# Preprocessing user-provided time series
*Developed by D. Brakenhoff, Artesia, and R.A. Collenteur, Eawag, January (2021-2023)*

This notebooks shows how to solve the most common errors that arise during the validation of the user provided time series. After showing how to deal with some of the easier errors, we will dive into the topic of making time series equidistant.
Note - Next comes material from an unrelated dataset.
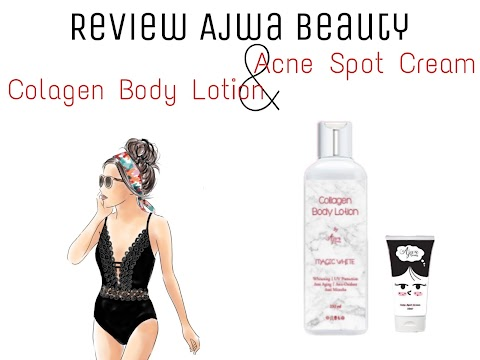 Review Ajwa Beauty Collagen Body Lotion & Ajwa Beauty Acne Spot Cream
For this purpose Pastas contains a lot of helper functions.   

<div class="alert alert-info">

<b>Note</b> 
To see the Error messages returned by `validate_series` method, you have to uncomment the code-line. This is done to make sure the notebook still runs automatically for our Documentation website.
</div>


In [None]:
import pastas as ps
import pandas as pd
import numpy as np
import matplotlib.pyplot as plt

ps.show_versions()

## 1. Validating the time series, what is checked?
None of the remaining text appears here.